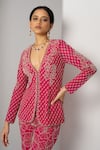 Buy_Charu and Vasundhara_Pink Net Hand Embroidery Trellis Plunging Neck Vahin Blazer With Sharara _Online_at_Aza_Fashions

--

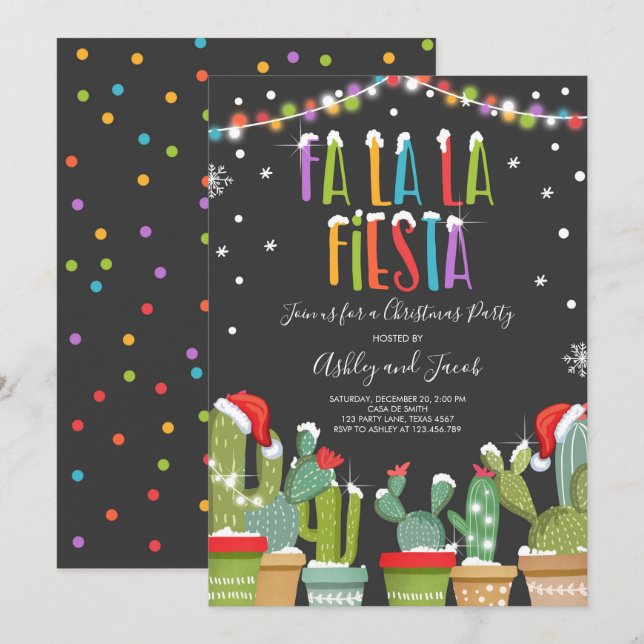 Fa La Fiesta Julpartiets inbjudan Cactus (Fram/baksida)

==

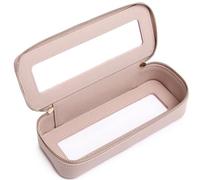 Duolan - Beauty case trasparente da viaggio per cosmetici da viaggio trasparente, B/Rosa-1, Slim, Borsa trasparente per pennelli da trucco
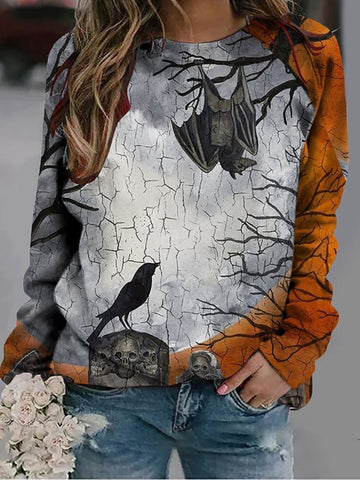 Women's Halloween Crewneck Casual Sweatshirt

Exercise details >>
Using the entries above, repeat exactly the lines from the one with "Duolan - Beauty" to the one with "Women's Halloween Crewneck Casual Sweatshirt", both included, and leave the pictures behind.

Response to the exercise >>
 Duolan - Beauty case trasparente da viaggio per cosmetici da viaggio trasparente, B/Rosa-1, Slim, Borsa trasparente per pennelli da trucco
 Women's Halloween Crewneck Casual Sweatshirt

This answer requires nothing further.